ECLI:NL:RBDHA:2022:13838

Rechtbank Den Haag

Datum uitspraak
15 december 2022
Publicatiedatum
21 december 2022
Zaaknummer
NL22.23902
Instantie
Rechtbank Den Haag
Type
Uitspraak
Procedures
  • Eerste aanleg - enkelvoudig
Vindplaatsen
  • Rechtspraak.nl
AI samenvatting door LexboostAutomatisch gegenereerd

Afwijzing verzoek om voorlopige voorziening in asielzaak met betrekking tot verantwoordelijkheid Duitsland

In deze zaak heeft de voorzieningenrechter van de Rechtbank Den Haag op 15 december 2022 uitspraak gedaan in een verzoek om een voorlopige voorziening in het kader van een asielaanvraag. De verzoeker, wiens naam niet is vermeld, had beroep ingesteld tegen een besluit van de staatssecretaris van Justitie en Veiligheid, die de asielaanvraag niet in behandeling had genomen. Dit besluit was gebaseerd op de overweging dat Duitsland verantwoordelijk was voor de behandeling van de asielaanvraag. De verzoeker heeft de voorzieningenrechter verzocht om een voorlopige voorziening te treffen, omdat hij het niet eens was met het bestreden besluit.

De voorzieningenrechter heeft op basis van artikel 8:83, derde lid, van de Algemene wet bestuursrecht (Awb) uitspraak gedaan zonder zitting. Tijdens de behandeling van het beroep op 15 december 2022 is het verzoek om voorlopige voorziening mondeling afgewezen. De voorzieningenrechter heeft daarbij verwezen naar een eerdere uitspraak in een vergelijkbare zaak (zaaknummer NL22.23901), waarin de rechtbank ook al had geoordeeld over het beroep van de verzoeker.

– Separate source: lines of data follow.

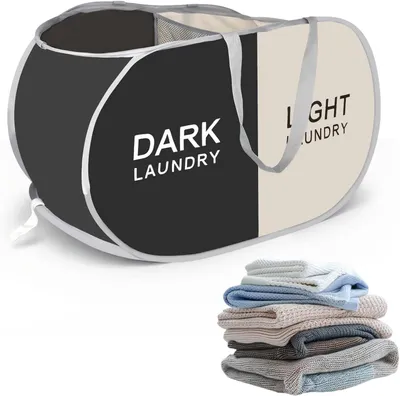 Imagen del producto de Cesta plegable para ropa con 2 compartimentos, fabricada en tela Oxford, de 58 x 36 x 36 cm, ideal para el almacenamiento de ropa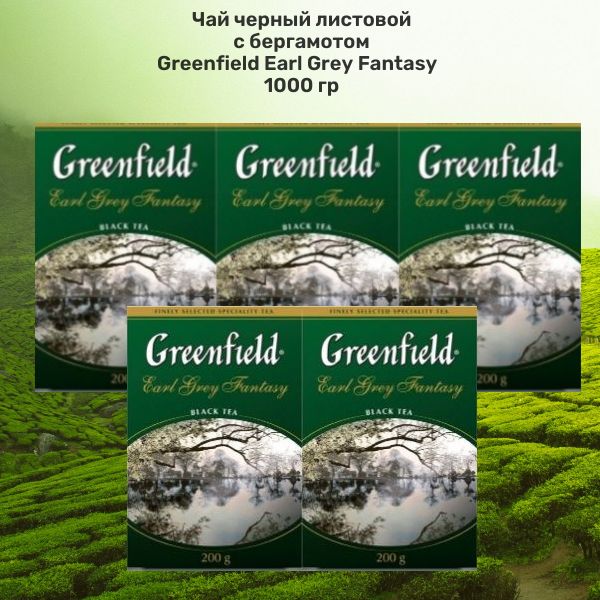 ЧайлистовойчерныйGREENFIELDEarlGreyFantasy1000г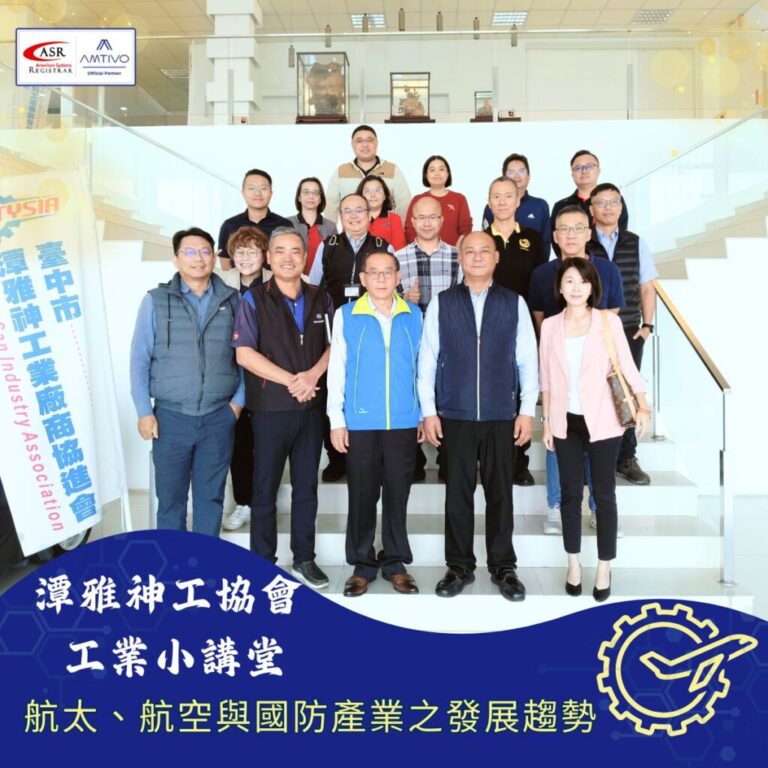 473728882 597494669549280 478303470561182469 n 1024x1024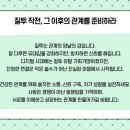 심리이론으로 풀어보는 감정과 소통 네이버블로그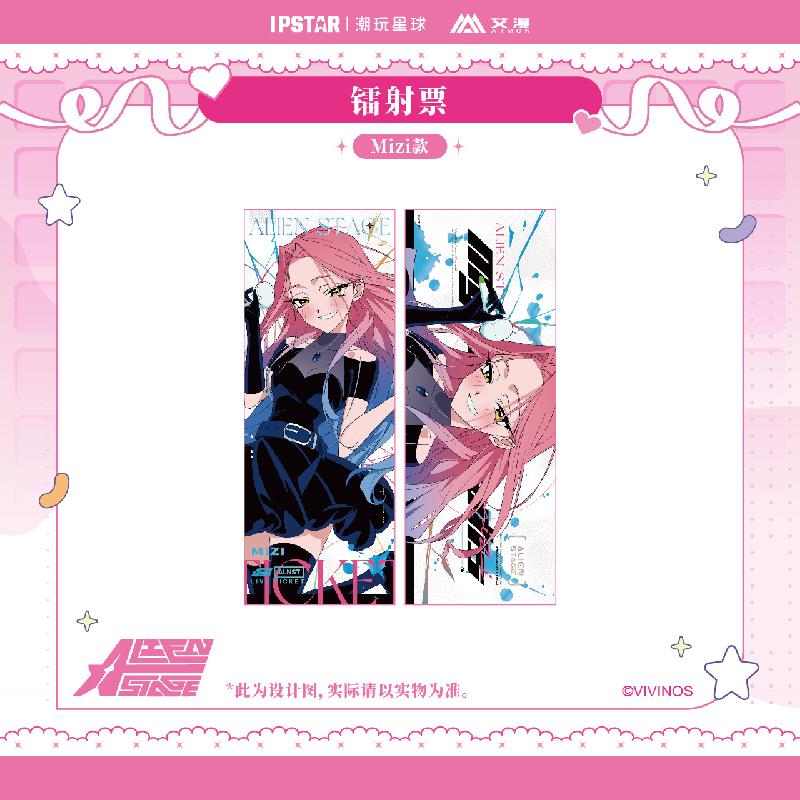 ALIEN STAGE | Badge & Polaroid & Shikishi Board & 3D Lenticular Card Set Bilibili - FUNIMECITY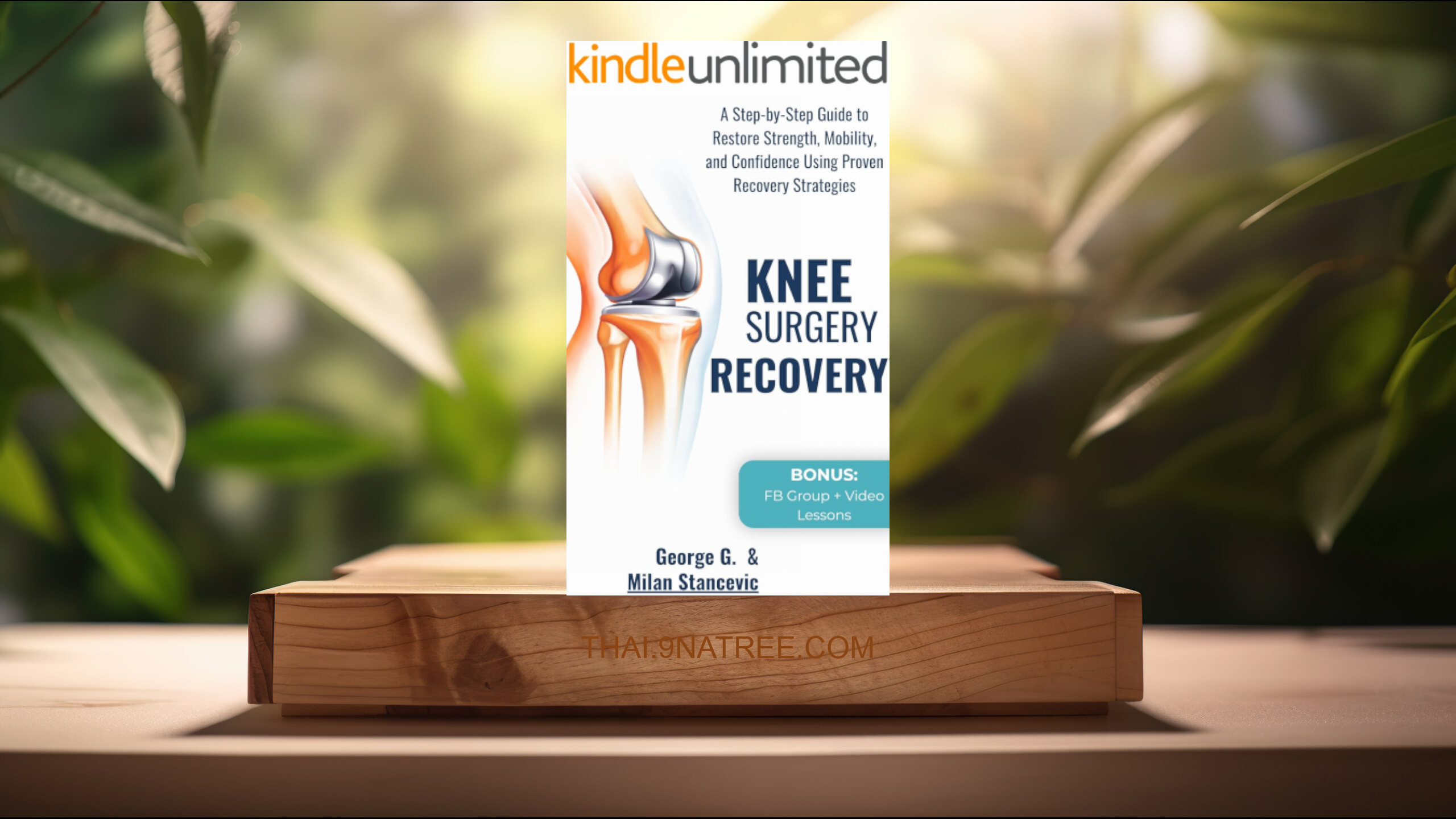 [รีวิว] Knee Surgery Recovery (Milan Stancevic) สรุปหนังสือ.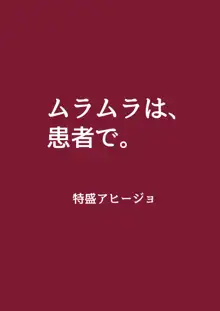 ムラムラは、患者で。, 日本語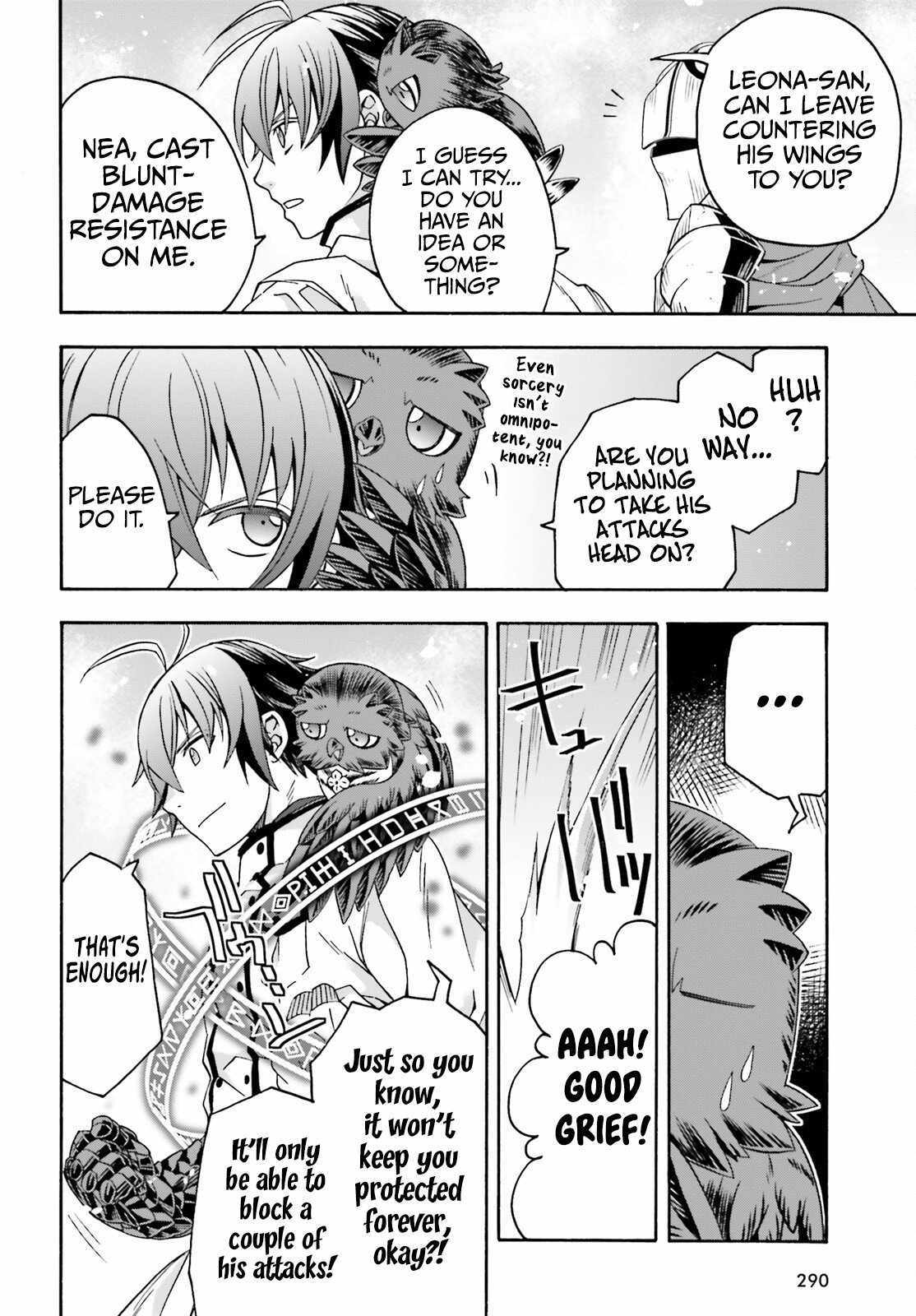 The Wrong Way to Use Healing Magic Chapter 72 page 15 - 
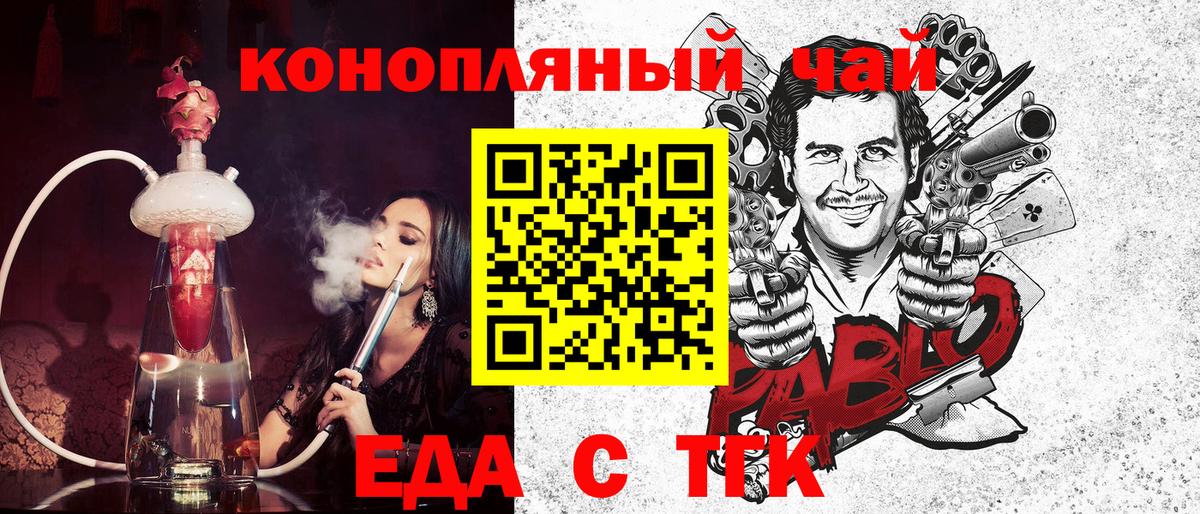 Печенье с ТГК конопля  Вход с VPN  Нижневартовск 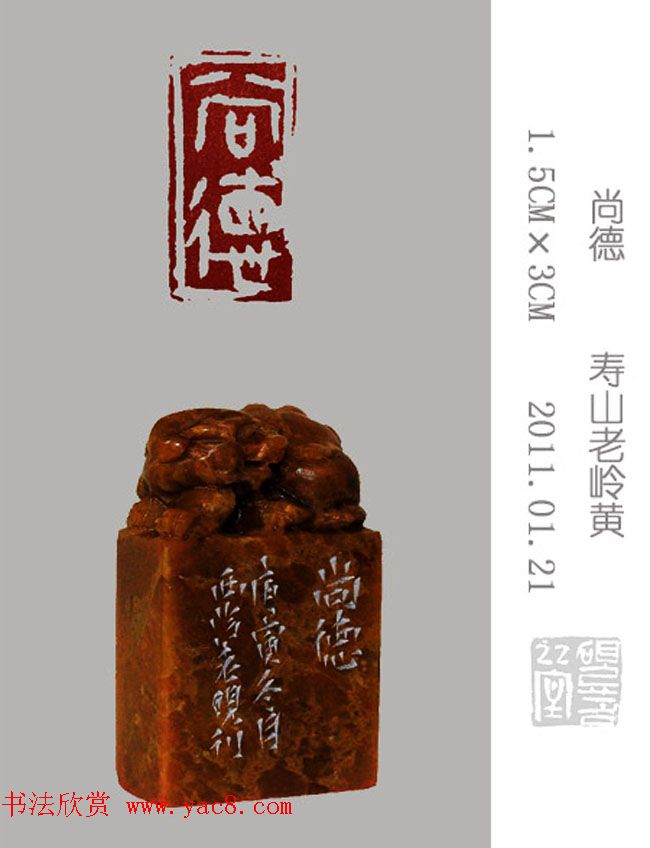 李智野篆刻作品欣赏《老砚印痕》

De voorzieningenrechter heeft geen aanleiding gezien voor een proceskostenveroordeling en heeft het verzoek om een voorlopige voorziening afgewezen. De uitspraak is gedaan door mr. E.F. Bethlehem, in aanwezigheid van mr. W. van Loon als griffier. De uitspraak is openbaar gemaakt door middel van een geanonimiseerde publicatie op de website van de rechtspraak. Tegen deze uitspraak staat geen hoger beroep of verzet open.

Uitspraak

RECHTBANK DEN HAAG

Zittingsplaats Middelburg
Bestuursrecht
zaaknummer: NL22.23902

uitspraak van de voorzieningenrechter in de zaak tussen

[naam verzoeker], verzoeker

V-nummer: [V-nummer]
(gemachtigde: mr. H.K. Westerhof),
en

de staatssecretaris van Justitie en Veiligheid, verweerder

(gemachtigde: W. Epema).

Procesverloop

Bij besluit van 22 november 2022 (het bestreden besluit) heeft verweerder de asielaanvraag van niet in behandeling genomen op de grond dat Duitsland verantwoordelijk is voor de behandeling daarvan.
Verzoeker heeft tegen het bestreden besluit beroep ingesteld. Hij heeft verder de voorzieningenrechter verzocht om een voorlopige voorziening te treffen.
De voorzieningenrechter doet op grond van artikel 8:83, derde lid, van de Algemene wet bestuursrecht (Awb) uitspraak zonder zitting.

Overwegingen

1. Bij uitspraak van vandaag, zaaknummer NL22.23901, heeft de rechtbank uitspraak gedaan op het beroep. De voorzieningenrechter wijst het verzoek om die reden af en heeft dit op de zitting van 15 december 2022 waarop het beroep is behandeld, mondeling medegedeeld.
2. Voor een proceskostenveroordeling bestaat geen aanleiding.

Beslissing

De voorzieningenrechter wijst het verzoek om een voorlopige voorziening af.
Deze uitspraak is gedaan door mr. E.F. Bethlehem, voorzieningenrechter, in aanwezigheid van mr. W. van Loon, griffier, en openbaar gemaakt door middel van geanonimiseerde publicatie op www.rechtspraak.nl.
De uitspraak is bekendgemaakt op:
Tegen deze uitspraak staat geen hoger beroep of verzet open.